“In the Middle East, the highest risks come from the cost-of living crisis and the inflation rate. Secondly, we also see recession fears, mostly related to a stagnant global economic outlook.”
Whilst latest research* suggests inflation is expected to decline but still remain high (6.6% in 2023, compared to 8.8% in 2022), the Organisation for Economic Co-operation and Development (OECD) concurred in June 2023 that underlying inflation pressures remain intense.
However, headline inflation has fallen in many economies in recent months due to the downturn in energy prices, but food and services prices have continued to rise rapidly. This means core inflation currently remains stubbornly high.
Marco Piantanida, CEO, Haribo Italy in Signium’s latest report spotlights the challenges posed on them by inflation – “The main global risk we see right now is related to raw materials costs and the rise of inflation, which affects all global companies and indirectly affects consumer purchasing power. Another key point is the volatility of markets, particularly tech-related stocks, and the banking sector, as shown by recent bank failures in the US and Europe. Negative media fuels this vicious circle that affects consumer and investor confidence. If you fear the present, you are less open to investing, leading to a decline in the overall economy.”
Navigating a company through this global inflation is complex. So, what three key initiatives should C-suite executives keep front-of-mind?
1. Financial risk management
- Implementing robust financial risk management strategies is crucial during times of inflation and C-suite leaders should work closely with the finance teams to assess its potential impact on the company’s finances, including increased costs of raw materials, labour and other expenses.
- Potential vulnerabilities within the company and its sector should be identified and contingency plans developed to mitigate risks. This may mean hedging against currency fluctuations; renegotiating contracts with suppliers; diversifying the supply chain; or exploring alternative sourcing options.
- Executives should maintain regular communication with their finance team and other sectors to monitor key financial indicators that will enable informed decisions, and adapt strategies to suit current and potential impacts.
2. Cost strategies and optimisation of revenue
Inflationary upheavals often mean companies are pressurised into raising prices to maintain profitability. However, a balance must be struck between protecting profit margins and staying competitive.
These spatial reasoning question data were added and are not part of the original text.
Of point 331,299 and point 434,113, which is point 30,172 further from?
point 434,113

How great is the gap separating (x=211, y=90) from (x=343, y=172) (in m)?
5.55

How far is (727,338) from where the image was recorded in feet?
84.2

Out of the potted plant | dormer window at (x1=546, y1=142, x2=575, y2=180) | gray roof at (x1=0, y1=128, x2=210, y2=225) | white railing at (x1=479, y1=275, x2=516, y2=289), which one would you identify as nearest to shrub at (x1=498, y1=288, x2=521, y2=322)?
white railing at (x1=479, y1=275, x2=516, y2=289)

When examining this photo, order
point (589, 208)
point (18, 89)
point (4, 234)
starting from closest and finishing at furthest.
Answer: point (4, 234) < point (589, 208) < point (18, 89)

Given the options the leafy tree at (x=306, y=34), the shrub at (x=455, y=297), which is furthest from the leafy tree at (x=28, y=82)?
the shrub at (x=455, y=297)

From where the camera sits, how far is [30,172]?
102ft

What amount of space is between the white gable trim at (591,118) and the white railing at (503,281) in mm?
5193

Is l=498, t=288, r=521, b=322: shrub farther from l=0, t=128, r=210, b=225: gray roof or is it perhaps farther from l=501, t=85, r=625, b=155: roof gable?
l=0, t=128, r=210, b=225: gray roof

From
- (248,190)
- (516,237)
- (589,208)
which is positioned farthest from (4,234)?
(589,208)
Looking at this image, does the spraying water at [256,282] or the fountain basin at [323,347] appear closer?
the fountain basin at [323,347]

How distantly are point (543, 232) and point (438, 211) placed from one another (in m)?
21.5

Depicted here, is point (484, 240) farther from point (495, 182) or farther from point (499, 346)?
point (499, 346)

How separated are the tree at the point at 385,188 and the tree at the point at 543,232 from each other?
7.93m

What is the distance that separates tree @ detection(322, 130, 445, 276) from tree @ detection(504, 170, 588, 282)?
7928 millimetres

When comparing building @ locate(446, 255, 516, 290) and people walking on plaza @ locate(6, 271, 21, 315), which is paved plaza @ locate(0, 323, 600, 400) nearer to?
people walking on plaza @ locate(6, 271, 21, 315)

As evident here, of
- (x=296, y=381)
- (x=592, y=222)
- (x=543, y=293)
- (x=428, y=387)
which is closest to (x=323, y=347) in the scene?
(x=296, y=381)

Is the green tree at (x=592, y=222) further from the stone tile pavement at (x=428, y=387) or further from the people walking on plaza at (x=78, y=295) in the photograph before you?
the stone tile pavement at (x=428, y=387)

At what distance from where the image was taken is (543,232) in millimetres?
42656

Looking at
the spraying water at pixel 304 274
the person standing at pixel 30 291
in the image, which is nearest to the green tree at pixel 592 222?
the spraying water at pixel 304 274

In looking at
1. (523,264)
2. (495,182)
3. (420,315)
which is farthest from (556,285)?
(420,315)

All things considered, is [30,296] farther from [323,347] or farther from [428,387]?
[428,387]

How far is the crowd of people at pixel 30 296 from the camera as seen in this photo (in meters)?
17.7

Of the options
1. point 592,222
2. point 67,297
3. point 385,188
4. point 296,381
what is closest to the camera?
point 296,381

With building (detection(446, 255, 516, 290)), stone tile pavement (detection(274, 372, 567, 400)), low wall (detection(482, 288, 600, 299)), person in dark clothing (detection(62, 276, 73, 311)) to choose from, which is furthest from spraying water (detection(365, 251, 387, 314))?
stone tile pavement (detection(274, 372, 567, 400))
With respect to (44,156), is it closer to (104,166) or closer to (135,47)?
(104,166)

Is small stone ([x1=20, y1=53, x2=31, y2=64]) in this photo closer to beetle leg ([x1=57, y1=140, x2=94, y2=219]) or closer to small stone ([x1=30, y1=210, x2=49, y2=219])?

To do this, it’s vital that the C-suite collaborate with sales, marketing, finance and procurement teams to develop balanced pricing strategies. This may involve market research to understand consumer behaviour and price sensitivity; identifying areas where price adjustments are feasible; and exploring value-added services that can help the company maintain or gain a competitive edge.
Optimising revenue streams through cross-selling, upselling and customer retention strategies can help offset increased costs and maintain profitability, and seeking new revenue sources may also prove fruitful. Further suggestions include:
- Invest in marketing – many companies cut the marketing budget first, where those who don’t usually end up being the “top of mind” brand by maintaining a presence on and off-line.
- Prioritise repeat customers – ongoing orders are bread and butter, where even one large order that appears attractive may get a sales force’s attention. By making sure your repeat clients are appreciated, orders remain consistent.
- Offer discounts – where possible, discounts can drive new business and encourage regular clients to “strike while the iron’s hot” and increase their orders.
- Improve efficiency – where employees focus on efficiency, customers notice and many would pay slightly more for quality service than buy cheap with inconsistent service.
3. Company-wide operational efficiency
Where inflation disrupts supply chains, increases costs and impacts operational efficiency, C-suite leaders who focus on driving operational agility to mitigate these challenges will see results.
As nobody can predict the precise timing of inflationary turbulence, optimising resources like employees, time, inventory, equipment and money means streamlining base operations while eliminating redundant processes and waste, thereby creating agility and potential for new revenue streams.
To accomplish this, business leaders may try reviewing the following:
- Collaboration and communication to identify bottlenecks, streamline processes, and eliminate unnecessary costs can improve business agility and – ultimately, an improved financial outlook.
- Adopting lean methodologies such as ongoing process improvements and automation can help enhance efficiency and reduce waste. Business leaders should aim to foster a culture of innovation and encourage employees to find creative solutions to challenges.
- Regular performance monitoring and data-driven decision-making is crucial in adapting to changing market conditions and maintaining a competitive edge.
All initiatives suggested by experts throughout unpredictable inflation rates must be tailored to each organisation’s specific industry, market conditions and unique circumstances – but flexibility, adaptability and proactive leadership are always core to the C-suite successfully navigating a company through global inflation and fiscal fears.